The reply should be one number: how many lines of the data below contain "site".

> DATA EXTRACTS
>>>
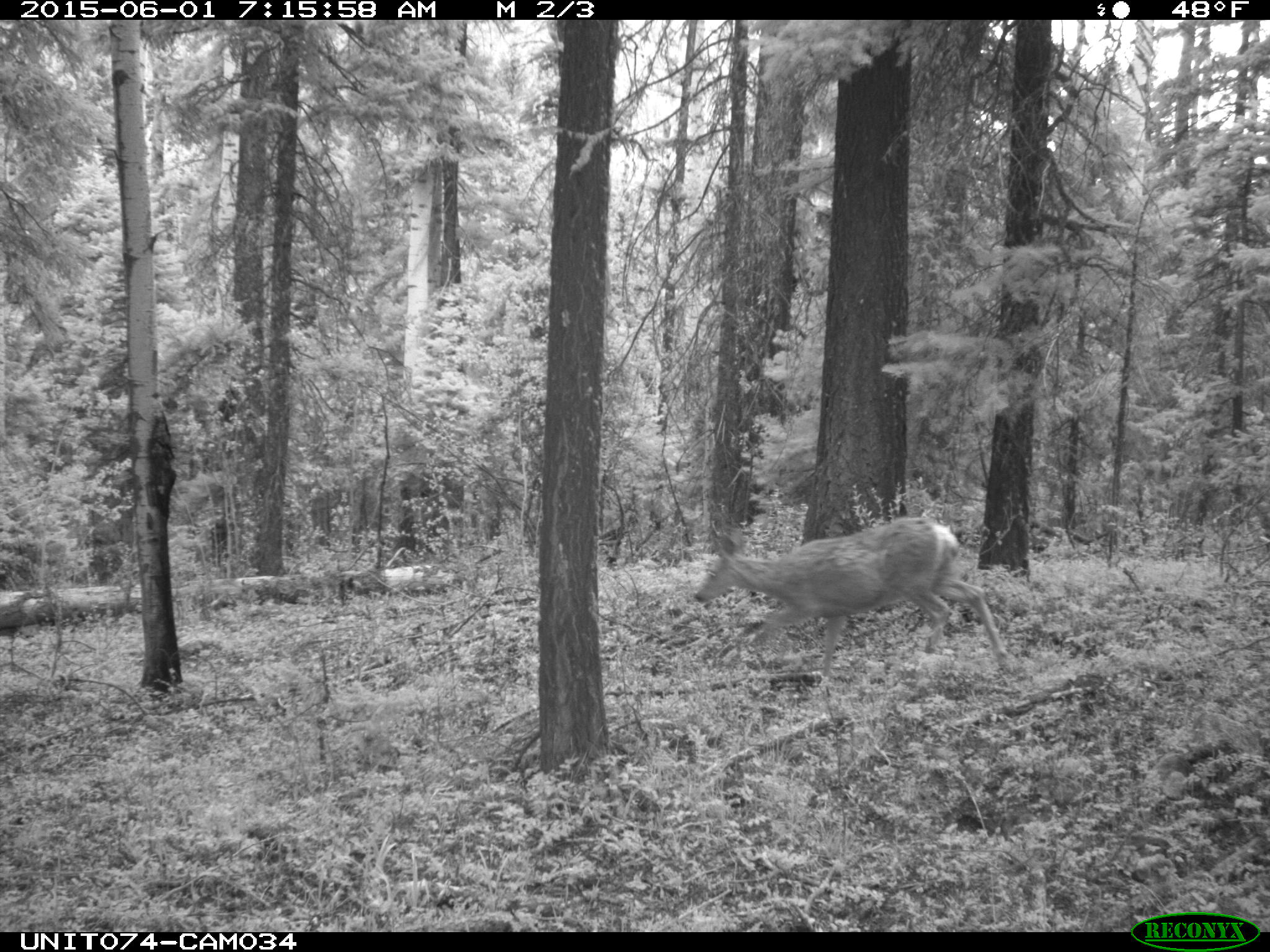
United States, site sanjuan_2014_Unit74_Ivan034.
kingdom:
<<<
>>>
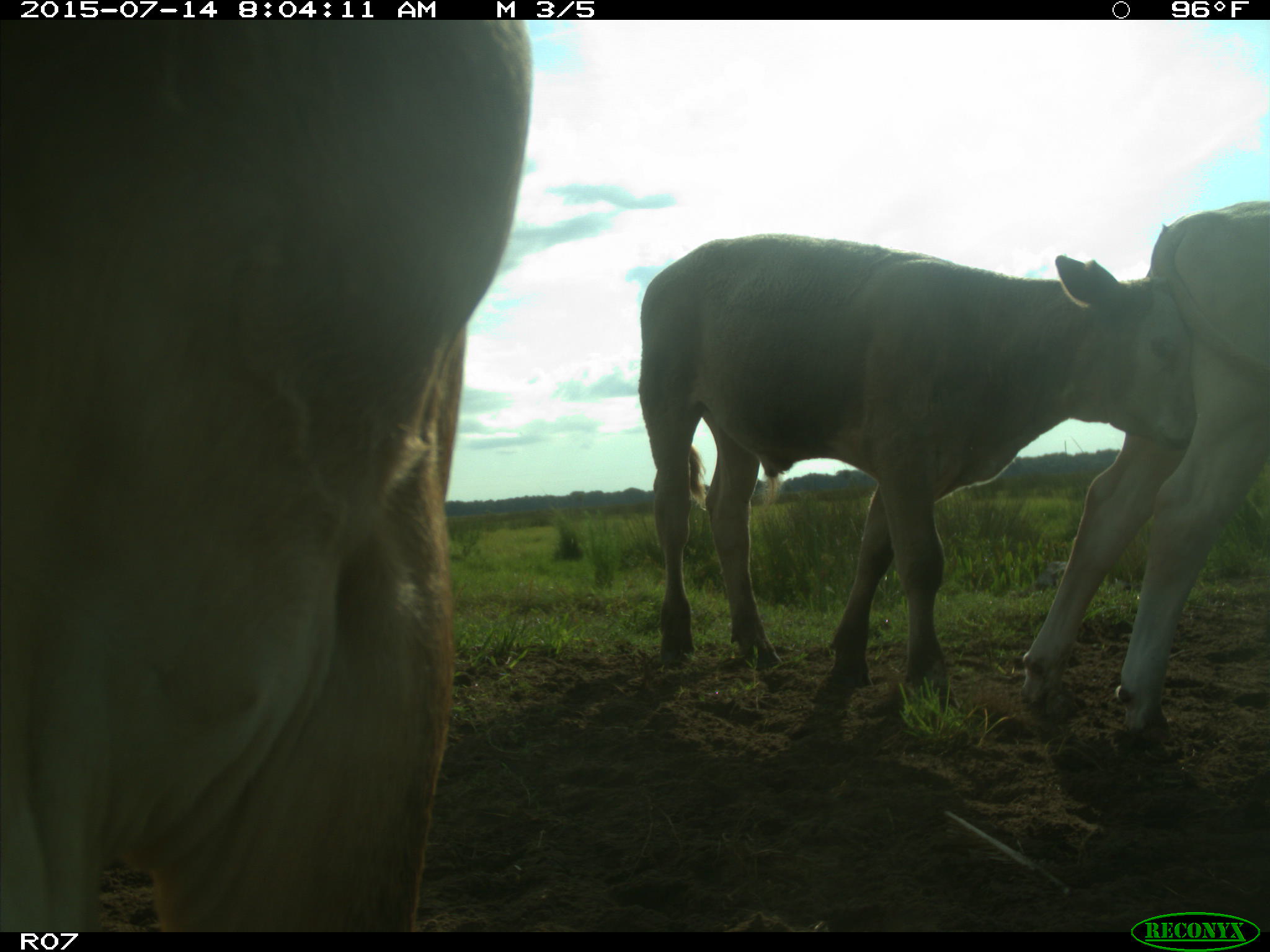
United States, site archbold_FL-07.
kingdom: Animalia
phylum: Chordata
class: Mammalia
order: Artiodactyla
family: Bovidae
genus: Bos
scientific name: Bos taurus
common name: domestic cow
<<<
> WRITTEN ANSWER
2